=== EXTRACTED INFORMATION ===
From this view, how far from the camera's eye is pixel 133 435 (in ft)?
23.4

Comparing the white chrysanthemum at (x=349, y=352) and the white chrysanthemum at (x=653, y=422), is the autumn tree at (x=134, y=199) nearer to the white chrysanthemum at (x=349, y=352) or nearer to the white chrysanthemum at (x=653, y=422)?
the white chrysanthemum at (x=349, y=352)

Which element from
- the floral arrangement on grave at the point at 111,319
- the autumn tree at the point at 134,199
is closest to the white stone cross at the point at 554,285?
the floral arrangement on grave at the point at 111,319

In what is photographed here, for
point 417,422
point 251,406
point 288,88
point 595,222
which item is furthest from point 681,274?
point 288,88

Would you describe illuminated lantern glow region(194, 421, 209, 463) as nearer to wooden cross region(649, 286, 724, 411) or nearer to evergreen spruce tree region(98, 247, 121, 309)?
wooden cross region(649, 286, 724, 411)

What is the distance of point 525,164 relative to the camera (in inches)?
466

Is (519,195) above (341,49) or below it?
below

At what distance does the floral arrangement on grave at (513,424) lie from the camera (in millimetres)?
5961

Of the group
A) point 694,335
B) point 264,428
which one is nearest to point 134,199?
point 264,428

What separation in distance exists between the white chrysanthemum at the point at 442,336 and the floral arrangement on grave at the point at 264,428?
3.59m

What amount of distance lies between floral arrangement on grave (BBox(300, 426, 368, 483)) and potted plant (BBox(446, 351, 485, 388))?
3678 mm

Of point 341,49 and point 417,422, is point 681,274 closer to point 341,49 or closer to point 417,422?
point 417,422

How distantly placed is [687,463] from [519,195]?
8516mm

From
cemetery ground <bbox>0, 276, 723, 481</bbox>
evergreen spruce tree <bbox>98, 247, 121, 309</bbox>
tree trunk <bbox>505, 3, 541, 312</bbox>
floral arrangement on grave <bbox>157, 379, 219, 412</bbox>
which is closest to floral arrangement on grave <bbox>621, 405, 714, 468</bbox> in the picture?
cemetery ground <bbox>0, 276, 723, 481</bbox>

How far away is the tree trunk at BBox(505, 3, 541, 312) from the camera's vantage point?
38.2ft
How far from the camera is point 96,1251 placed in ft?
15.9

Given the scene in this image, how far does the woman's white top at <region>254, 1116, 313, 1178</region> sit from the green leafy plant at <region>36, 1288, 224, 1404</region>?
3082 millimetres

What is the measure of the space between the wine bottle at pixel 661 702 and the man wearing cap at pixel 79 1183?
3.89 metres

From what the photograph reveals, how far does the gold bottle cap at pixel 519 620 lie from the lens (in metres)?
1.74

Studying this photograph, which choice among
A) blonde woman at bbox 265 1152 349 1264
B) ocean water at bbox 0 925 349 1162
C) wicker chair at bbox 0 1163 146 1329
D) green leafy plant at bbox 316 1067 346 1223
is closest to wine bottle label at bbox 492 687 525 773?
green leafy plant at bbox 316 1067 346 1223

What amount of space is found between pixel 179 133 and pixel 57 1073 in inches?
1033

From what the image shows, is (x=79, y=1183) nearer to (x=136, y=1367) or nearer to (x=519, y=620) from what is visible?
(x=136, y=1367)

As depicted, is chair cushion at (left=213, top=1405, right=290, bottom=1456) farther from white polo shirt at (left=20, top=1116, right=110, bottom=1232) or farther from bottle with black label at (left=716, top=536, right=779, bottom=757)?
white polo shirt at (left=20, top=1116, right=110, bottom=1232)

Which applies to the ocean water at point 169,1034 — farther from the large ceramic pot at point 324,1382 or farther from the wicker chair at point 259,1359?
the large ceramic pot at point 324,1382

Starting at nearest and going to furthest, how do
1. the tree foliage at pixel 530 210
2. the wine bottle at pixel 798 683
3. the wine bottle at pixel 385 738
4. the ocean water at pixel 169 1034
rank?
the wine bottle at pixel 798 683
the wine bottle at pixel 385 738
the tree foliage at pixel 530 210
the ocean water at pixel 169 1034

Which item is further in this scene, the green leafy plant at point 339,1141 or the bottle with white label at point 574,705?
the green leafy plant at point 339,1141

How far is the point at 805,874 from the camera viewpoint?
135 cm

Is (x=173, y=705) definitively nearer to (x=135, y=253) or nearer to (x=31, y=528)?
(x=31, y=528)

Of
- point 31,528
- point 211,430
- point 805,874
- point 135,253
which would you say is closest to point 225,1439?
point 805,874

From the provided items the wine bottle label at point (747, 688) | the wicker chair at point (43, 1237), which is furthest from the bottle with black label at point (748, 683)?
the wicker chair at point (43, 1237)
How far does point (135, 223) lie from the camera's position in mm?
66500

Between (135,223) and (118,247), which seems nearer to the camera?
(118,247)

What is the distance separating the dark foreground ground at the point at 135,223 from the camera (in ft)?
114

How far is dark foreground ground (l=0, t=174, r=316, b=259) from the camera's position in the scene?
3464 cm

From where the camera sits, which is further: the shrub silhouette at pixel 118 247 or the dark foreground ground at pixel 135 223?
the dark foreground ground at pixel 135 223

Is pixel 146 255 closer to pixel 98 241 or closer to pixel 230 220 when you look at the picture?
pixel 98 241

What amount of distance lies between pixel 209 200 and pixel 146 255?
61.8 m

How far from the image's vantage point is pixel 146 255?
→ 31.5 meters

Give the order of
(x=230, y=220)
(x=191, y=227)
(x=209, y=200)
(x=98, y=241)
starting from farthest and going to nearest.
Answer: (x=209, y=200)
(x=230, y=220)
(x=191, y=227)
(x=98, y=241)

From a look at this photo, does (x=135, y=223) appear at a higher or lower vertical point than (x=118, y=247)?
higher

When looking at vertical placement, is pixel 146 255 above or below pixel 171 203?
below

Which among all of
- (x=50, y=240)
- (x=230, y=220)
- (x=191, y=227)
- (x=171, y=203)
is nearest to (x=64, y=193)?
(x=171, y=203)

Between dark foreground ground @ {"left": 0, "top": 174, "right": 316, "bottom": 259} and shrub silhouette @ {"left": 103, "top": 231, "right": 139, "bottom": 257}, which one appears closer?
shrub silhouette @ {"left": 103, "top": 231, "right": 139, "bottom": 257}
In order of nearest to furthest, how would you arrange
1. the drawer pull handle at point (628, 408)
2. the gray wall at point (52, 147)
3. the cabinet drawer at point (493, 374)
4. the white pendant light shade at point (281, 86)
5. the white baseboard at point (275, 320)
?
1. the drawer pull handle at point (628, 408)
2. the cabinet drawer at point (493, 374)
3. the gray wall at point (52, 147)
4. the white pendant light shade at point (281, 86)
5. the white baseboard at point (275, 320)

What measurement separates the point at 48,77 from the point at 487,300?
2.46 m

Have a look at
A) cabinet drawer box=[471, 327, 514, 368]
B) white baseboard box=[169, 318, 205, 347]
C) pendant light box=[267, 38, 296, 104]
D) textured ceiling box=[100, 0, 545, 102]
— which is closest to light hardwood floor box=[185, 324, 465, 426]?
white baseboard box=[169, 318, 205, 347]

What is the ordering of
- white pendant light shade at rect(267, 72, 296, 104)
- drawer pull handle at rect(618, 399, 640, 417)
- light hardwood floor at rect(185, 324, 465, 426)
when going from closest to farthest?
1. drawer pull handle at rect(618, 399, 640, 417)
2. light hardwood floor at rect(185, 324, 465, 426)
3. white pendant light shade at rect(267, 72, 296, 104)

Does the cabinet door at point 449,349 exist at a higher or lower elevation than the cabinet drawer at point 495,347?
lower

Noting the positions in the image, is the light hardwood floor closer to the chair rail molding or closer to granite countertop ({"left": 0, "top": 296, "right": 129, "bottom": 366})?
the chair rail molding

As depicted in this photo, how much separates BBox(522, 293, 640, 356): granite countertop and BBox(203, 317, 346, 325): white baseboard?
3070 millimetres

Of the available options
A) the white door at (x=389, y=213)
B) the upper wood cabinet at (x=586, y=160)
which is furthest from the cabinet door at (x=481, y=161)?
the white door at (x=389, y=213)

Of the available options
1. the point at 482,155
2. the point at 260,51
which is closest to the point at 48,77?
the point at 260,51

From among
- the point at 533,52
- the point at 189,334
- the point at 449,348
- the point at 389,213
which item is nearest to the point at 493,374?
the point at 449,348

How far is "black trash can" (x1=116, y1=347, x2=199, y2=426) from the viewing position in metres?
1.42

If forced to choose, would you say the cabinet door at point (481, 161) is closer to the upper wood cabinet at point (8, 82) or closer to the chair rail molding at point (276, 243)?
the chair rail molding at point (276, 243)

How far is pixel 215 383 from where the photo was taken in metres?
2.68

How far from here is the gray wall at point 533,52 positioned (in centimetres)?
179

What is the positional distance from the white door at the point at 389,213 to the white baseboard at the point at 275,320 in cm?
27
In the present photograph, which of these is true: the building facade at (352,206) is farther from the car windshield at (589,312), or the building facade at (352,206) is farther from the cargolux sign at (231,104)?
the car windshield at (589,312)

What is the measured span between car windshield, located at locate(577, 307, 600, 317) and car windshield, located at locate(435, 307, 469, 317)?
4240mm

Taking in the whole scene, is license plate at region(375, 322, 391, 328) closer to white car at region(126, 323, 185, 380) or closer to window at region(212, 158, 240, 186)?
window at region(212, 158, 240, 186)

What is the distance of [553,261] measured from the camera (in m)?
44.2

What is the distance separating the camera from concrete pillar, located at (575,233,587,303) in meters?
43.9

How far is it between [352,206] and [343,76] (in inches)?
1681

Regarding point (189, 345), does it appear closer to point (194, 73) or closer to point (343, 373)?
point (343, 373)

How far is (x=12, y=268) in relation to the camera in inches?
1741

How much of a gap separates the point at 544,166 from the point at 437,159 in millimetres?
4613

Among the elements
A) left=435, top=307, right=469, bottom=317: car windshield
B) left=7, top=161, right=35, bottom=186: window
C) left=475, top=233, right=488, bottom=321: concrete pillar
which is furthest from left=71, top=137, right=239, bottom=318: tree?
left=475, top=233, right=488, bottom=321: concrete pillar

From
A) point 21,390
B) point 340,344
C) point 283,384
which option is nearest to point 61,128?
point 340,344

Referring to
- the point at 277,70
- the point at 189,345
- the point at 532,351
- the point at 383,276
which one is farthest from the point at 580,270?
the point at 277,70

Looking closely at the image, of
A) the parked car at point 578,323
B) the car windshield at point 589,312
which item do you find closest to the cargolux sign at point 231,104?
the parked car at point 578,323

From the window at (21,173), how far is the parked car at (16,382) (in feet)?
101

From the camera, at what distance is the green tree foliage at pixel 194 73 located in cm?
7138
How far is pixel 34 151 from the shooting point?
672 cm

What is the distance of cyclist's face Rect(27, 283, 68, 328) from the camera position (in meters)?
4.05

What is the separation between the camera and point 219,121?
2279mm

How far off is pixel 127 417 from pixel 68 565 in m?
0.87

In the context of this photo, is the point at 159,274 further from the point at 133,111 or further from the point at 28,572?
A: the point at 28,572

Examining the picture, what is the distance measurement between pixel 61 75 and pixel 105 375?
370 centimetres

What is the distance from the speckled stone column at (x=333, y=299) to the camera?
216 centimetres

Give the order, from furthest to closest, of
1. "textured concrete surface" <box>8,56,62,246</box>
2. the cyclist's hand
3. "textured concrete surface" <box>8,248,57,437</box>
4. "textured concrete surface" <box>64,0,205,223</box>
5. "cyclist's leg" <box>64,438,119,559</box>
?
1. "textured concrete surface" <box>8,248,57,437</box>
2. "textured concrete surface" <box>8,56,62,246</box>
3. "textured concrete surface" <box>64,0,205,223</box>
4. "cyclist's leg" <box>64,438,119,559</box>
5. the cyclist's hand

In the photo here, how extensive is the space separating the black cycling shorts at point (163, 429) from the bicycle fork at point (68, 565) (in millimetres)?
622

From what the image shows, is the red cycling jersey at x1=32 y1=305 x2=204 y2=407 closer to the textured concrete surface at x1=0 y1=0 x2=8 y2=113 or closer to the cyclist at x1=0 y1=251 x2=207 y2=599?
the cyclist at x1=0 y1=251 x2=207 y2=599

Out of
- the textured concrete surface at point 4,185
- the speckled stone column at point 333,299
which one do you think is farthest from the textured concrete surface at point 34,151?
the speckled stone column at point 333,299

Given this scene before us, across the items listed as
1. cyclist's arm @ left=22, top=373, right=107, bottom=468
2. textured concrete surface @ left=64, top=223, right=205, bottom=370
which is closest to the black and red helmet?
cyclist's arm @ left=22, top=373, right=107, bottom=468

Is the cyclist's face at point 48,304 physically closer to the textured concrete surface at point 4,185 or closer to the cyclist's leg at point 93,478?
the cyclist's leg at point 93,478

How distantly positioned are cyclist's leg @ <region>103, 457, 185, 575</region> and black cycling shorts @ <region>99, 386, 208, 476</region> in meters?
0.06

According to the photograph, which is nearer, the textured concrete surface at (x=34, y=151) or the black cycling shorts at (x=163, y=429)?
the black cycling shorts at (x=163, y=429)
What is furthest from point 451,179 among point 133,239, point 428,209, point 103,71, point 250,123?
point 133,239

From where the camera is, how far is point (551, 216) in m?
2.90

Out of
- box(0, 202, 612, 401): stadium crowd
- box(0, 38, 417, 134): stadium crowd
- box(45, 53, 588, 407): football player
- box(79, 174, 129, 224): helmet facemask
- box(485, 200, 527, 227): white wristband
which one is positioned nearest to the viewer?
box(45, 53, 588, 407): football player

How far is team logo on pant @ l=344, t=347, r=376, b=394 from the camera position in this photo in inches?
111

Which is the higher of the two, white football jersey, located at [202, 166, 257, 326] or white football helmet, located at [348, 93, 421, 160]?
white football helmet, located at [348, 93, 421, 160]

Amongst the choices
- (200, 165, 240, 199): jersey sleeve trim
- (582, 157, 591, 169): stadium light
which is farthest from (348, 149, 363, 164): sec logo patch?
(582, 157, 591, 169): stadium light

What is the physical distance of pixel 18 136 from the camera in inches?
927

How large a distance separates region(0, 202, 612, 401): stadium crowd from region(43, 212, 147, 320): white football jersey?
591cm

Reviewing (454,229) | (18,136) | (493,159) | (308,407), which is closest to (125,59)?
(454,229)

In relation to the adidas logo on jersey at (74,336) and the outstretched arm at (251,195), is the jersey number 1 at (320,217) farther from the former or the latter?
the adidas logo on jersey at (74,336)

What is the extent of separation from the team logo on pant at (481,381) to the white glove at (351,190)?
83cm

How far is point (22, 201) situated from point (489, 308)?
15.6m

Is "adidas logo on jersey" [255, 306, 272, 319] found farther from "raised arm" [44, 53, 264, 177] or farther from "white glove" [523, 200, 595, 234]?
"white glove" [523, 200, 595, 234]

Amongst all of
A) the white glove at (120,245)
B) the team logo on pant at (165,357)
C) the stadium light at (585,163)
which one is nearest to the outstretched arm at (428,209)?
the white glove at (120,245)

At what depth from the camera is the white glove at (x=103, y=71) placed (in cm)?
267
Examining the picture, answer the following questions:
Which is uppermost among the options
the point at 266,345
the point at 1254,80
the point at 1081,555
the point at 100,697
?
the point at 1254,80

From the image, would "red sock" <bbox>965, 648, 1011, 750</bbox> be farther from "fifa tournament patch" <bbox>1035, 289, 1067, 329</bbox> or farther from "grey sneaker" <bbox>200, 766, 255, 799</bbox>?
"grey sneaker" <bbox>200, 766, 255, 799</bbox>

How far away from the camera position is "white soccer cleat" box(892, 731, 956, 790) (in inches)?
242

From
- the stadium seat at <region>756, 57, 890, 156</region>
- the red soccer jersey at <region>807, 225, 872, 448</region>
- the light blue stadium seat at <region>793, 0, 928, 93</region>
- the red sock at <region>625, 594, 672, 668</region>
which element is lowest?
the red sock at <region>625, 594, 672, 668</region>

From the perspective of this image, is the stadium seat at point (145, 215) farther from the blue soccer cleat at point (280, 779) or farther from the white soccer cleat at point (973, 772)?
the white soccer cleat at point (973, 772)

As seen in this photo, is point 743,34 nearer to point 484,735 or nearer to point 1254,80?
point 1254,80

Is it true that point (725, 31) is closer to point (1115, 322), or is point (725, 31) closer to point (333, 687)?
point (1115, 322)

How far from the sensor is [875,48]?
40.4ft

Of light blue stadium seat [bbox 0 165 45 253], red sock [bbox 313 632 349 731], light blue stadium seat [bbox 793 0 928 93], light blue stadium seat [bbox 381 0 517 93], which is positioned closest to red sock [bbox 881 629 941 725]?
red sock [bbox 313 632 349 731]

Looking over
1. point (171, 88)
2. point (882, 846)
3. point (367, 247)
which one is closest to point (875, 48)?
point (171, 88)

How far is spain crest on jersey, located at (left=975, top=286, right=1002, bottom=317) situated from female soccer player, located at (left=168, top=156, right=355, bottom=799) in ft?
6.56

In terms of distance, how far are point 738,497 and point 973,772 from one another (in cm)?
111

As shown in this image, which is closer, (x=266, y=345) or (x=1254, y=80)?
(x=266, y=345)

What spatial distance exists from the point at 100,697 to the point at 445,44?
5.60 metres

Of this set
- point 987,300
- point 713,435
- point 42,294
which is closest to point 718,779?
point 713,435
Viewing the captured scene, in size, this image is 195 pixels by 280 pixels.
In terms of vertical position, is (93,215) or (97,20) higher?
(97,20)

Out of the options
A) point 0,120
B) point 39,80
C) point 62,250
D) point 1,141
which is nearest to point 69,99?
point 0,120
===
> _REQUIRED TASK_
Exactly as written, give again every line from the one containing "How far is spain" through the last line of the material above, and no other lines.

> _TASK RESPONSE_
How far is spain crest on jersey, located at (left=975, top=286, right=1002, bottom=317) situated from female soccer player, located at (left=168, top=156, right=355, bottom=799) in ft?
6.56

In terms of distance, how far are point 738,497 and point 973,772 from one another (in cm)?
111

As shown in this image, which is closer, (x=266, y=345) or (x=1254, y=80)?
(x=266, y=345)

What spatial distance exists from the point at 100,697 to the point at 445,44?
5.60 metres

Of this set
- point 987,300
- point 713,435
- point 42,294
which is closest to point 718,779?
point 713,435
Viewing the captured scene, in size, this image is 195 pixels by 280 pixels.
In terms of vertical position, is (93,215) or (97,20) higher?
(97,20)

Out of the options
A) point 0,120
B) point 39,80
C) point 62,250
D) point 1,141
which is nearest to point 69,99?
point 0,120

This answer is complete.